Blog

Top 10 Projects of 2024

Think Wood’s top 10 projects of 2024 showcase innovative applications for wood structural solutions across commercial building typologies, highlighting mass timber and light-frame construction’s potential to drive change in the built environment.

Each of the projects Think Wood featured this year demonstrates how wood structural solutions can solve design challenges or bring significant benefits to the developer or occupants—from faster construction to a smaller carbon footprint, benefits for occupants, and much more. Many of these projects are gaining significant attention from the design and construction community, from an NBA training facility jam-packed with biophilic design elements to a hospitality project using prefab and light-frame wood construction to speed the timeline on a formidably steep site.
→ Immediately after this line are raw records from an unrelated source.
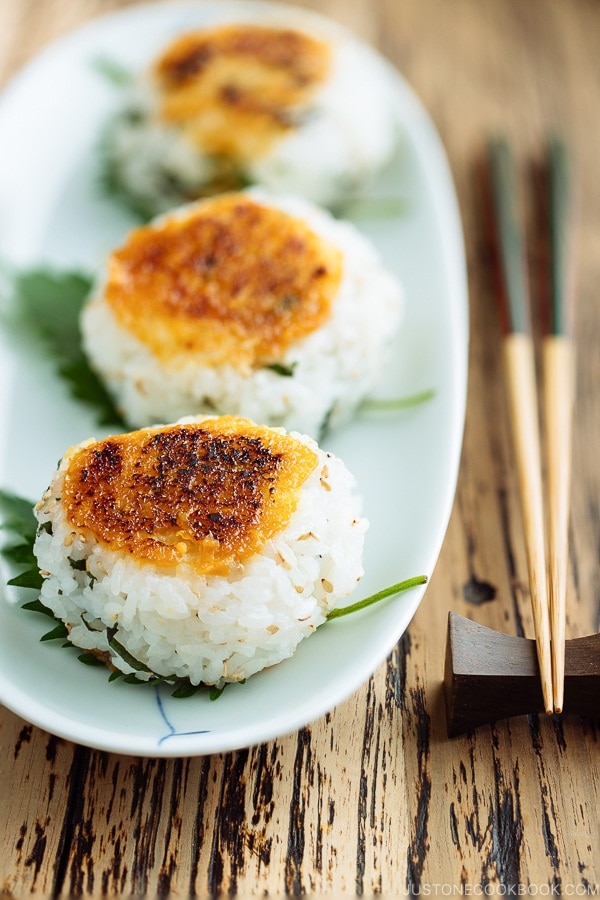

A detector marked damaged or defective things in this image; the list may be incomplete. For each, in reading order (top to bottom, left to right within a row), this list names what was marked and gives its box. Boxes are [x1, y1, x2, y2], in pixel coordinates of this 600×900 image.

charred miso glaze [155, 24, 330, 158]
charred miso glaze [104, 194, 342, 370]
charred miso glaze [61, 416, 318, 572]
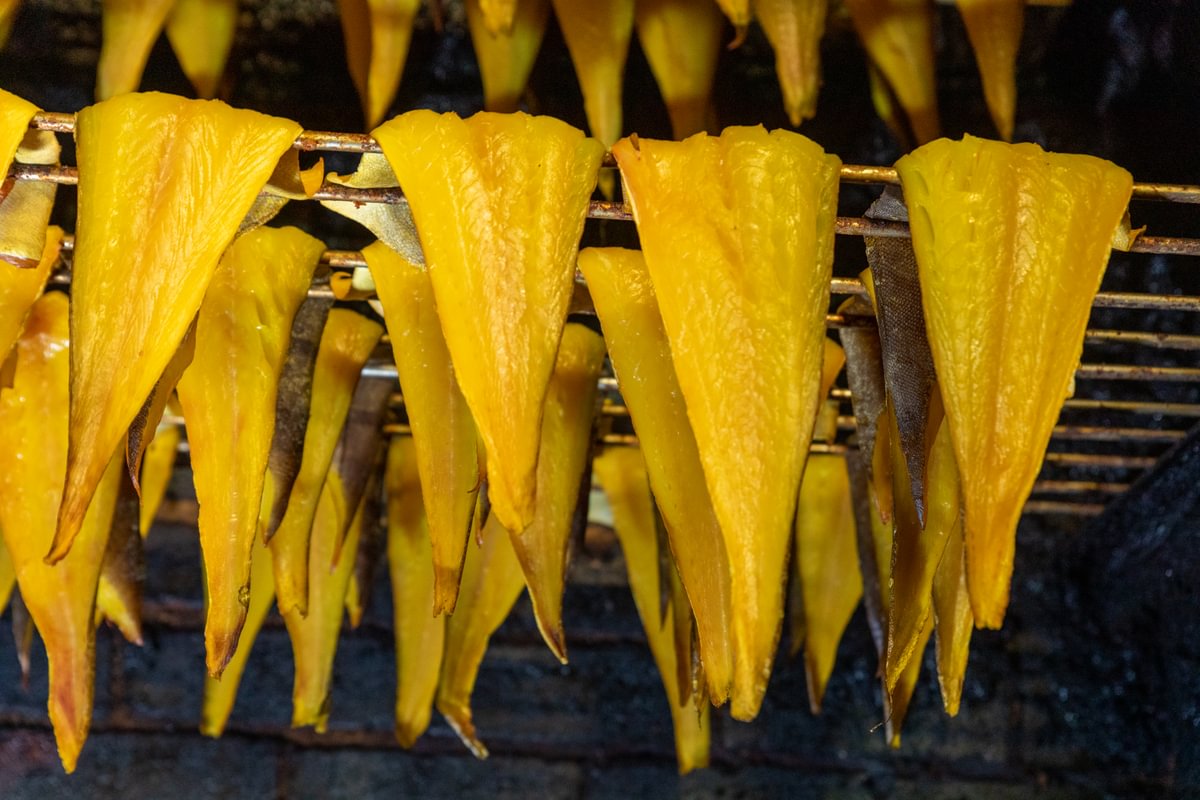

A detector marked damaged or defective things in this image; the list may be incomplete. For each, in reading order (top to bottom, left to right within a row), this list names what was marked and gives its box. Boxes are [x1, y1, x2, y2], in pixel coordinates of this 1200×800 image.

rusty rack [16, 114, 1200, 524]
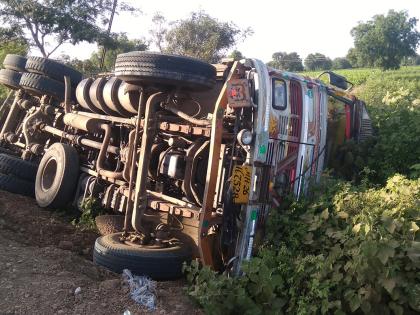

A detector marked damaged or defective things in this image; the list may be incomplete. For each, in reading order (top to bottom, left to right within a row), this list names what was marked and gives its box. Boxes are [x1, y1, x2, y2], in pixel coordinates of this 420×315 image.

overturned truck [0, 53, 372, 280]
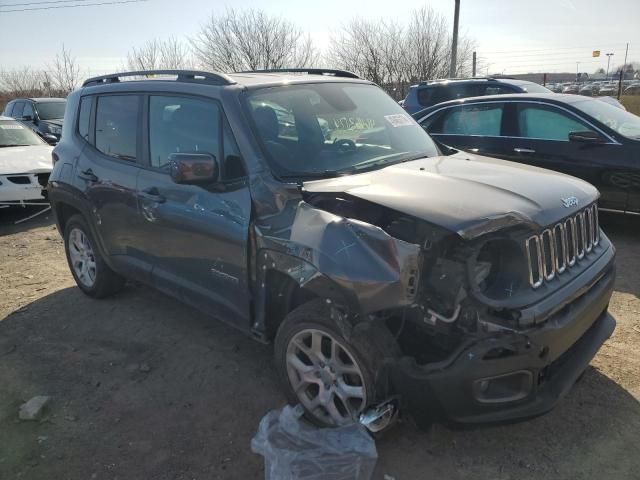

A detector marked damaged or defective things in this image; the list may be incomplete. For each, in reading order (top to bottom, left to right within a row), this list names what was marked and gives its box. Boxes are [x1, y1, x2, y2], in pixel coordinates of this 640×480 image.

crumpled hood [0, 146, 53, 176]
crumpled hood [302, 152, 596, 238]
damaged gray suv [47, 68, 616, 432]
broken headlight [472, 239, 528, 300]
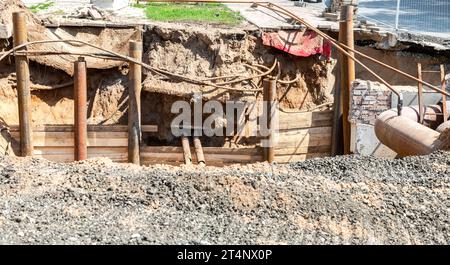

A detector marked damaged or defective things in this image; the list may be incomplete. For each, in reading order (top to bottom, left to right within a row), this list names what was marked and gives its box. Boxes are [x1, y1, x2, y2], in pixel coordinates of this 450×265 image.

rusty metal pipe [12, 11, 33, 157]
rusty pipe sticking out of ground [12, 11, 33, 157]
rusty pipe sticking out of ground [372, 102, 450, 157]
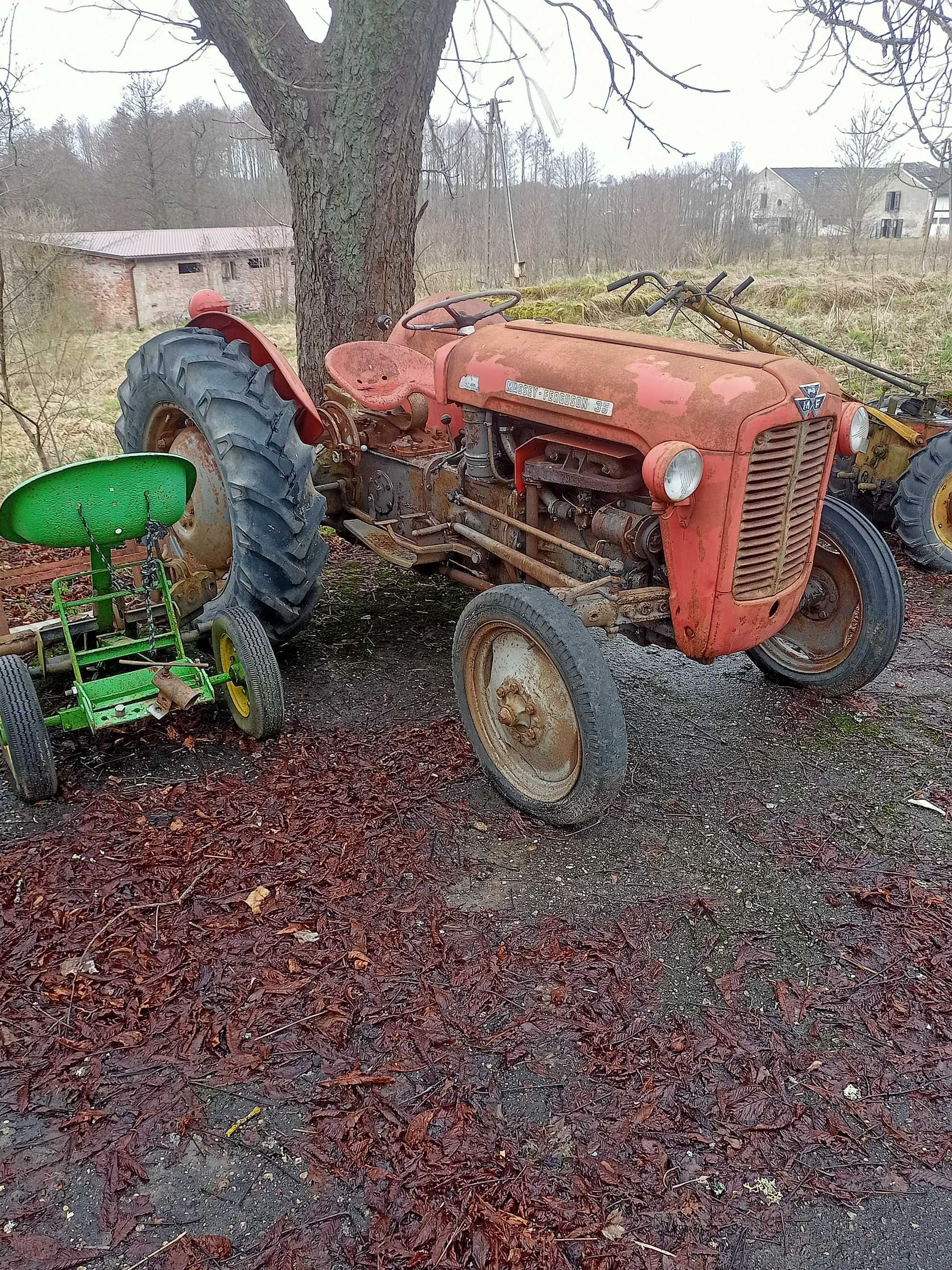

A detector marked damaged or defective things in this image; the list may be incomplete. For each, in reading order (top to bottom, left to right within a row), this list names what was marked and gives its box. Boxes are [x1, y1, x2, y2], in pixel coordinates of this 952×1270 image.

peeling red paint [629, 358, 695, 416]
peeling red paint [711, 373, 766, 404]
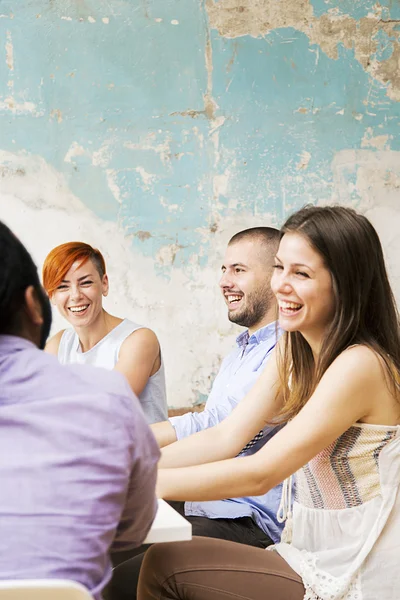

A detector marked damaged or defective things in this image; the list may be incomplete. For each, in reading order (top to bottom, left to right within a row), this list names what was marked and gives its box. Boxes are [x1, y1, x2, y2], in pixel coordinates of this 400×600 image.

cracked wall surface [0, 0, 398, 408]
peeling plaster [206, 0, 400, 100]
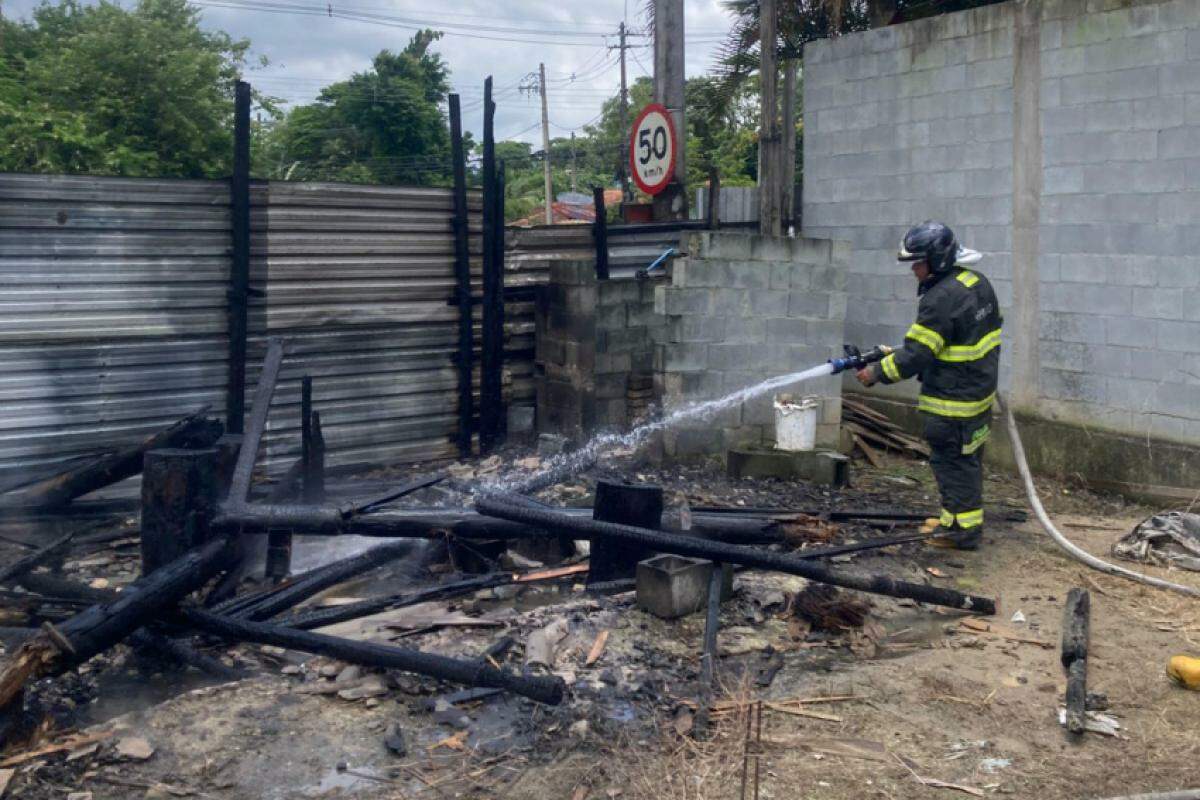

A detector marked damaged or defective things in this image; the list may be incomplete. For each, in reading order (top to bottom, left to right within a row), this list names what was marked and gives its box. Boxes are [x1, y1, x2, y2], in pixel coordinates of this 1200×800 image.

charred wooden beam [0, 410, 223, 516]
charred wooden beam [474, 494, 1000, 612]
charred wooden beam [0, 536, 234, 712]
charred wooden beam [180, 608, 564, 704]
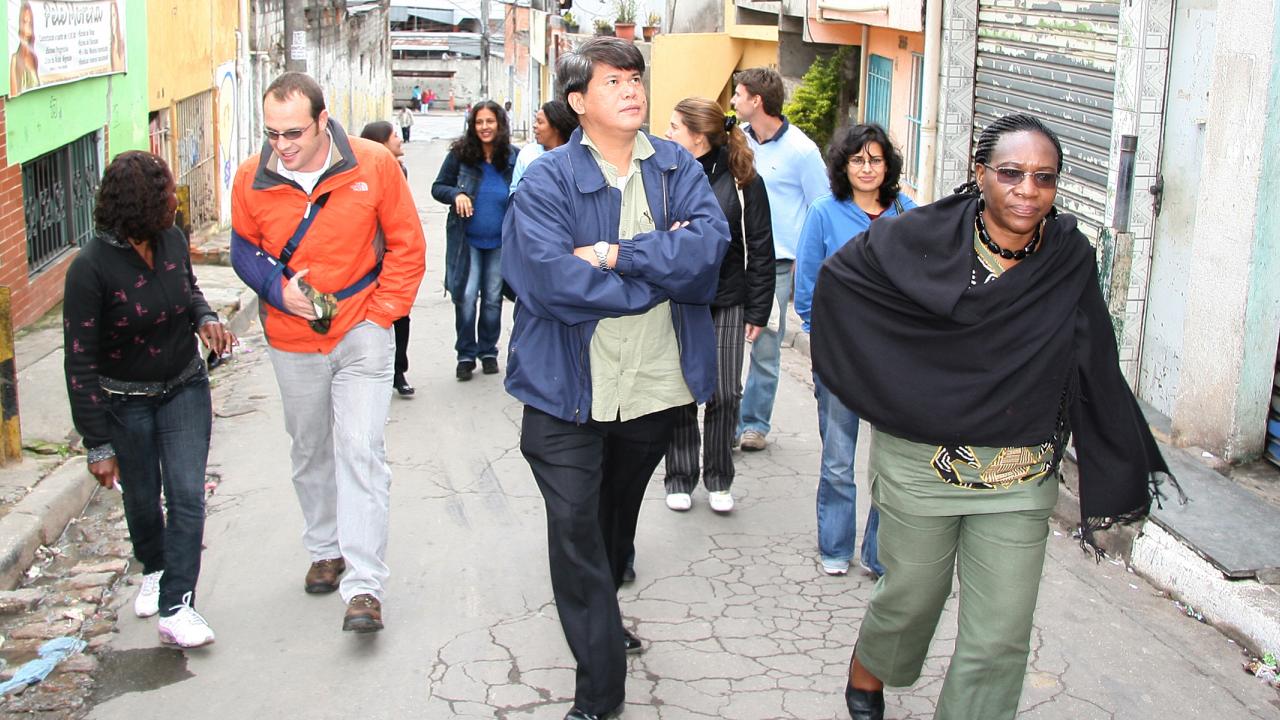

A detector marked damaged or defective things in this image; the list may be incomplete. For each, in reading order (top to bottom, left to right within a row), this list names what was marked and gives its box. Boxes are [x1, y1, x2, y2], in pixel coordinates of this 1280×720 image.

cracked paved street [90, 115, 1280, 716]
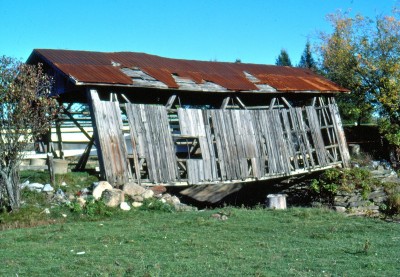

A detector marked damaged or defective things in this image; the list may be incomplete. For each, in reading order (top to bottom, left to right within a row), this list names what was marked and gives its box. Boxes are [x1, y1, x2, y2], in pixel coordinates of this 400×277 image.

rusty corrugated roof [27, 48, 350, 92]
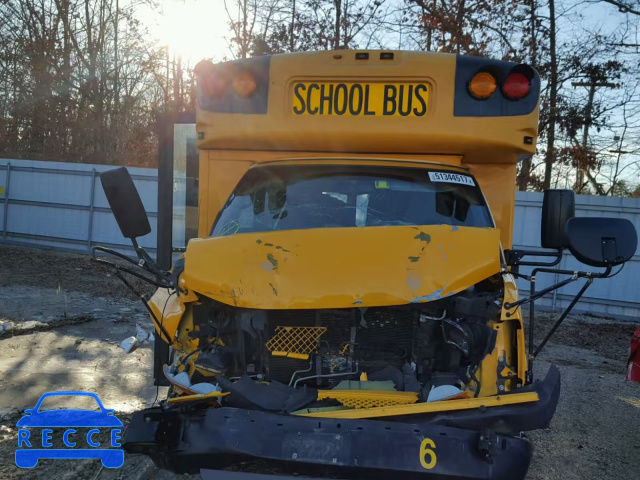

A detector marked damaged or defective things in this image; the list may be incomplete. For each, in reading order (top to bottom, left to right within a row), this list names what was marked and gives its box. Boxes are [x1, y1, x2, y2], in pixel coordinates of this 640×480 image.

damaged school bus [92, 49, 636, 480]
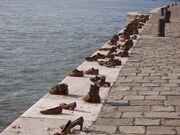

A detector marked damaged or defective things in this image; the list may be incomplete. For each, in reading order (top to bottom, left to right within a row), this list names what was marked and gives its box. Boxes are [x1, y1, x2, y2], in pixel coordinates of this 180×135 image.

rusty metal shoe [83, 85, 101, 103]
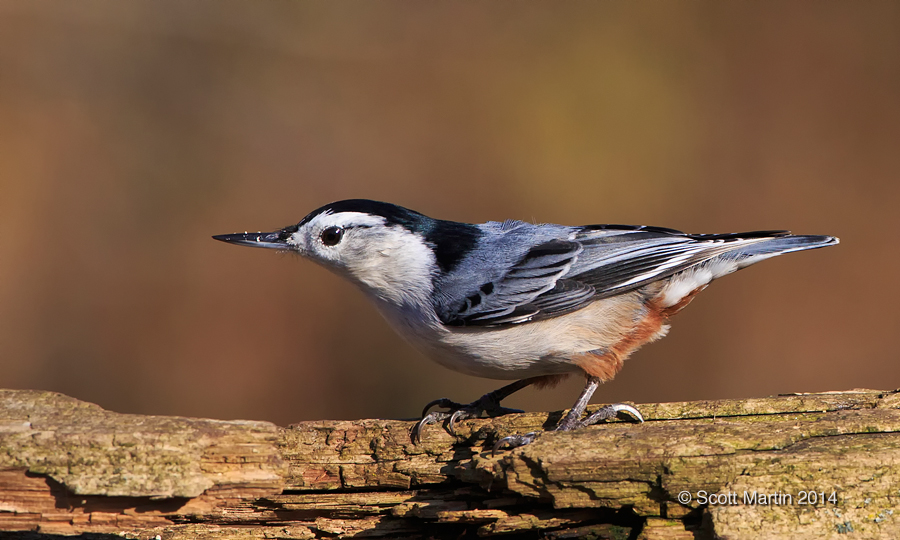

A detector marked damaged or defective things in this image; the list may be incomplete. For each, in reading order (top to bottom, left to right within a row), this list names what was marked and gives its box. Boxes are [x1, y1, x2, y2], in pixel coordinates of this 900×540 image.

splintered wood [0, 388, 896, 540]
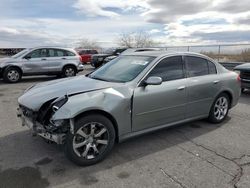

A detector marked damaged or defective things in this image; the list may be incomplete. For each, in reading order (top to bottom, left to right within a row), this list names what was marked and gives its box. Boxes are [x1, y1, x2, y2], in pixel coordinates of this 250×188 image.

Our top 10 project profiles of 2024 exemplify creative and sustainable design approaches that make the most of wood’s beauty and versatility. Check them out below, and learn more about the mass timber structural systems that can transform your next project.

Humbird at Schweitzer
Photo Credit: Jeremy Bittermann

Victory Capital Performance Center

Optimizing Human Performance with a Biophilic Boost

As the largest mass timber training facility in U.S. professional sports, the Victory Capital Performance Center is changing the game when it comes to long-span wood construction for high-performance athletic buildings. Home to practice facilities and basketball operations for the San Antonio Spurs, the light-filled mass timber and concrete structure is a contemporary nod to the region’s iconic Mission-style architecture while providing a column-free sports venue with unique biophilic wellness features.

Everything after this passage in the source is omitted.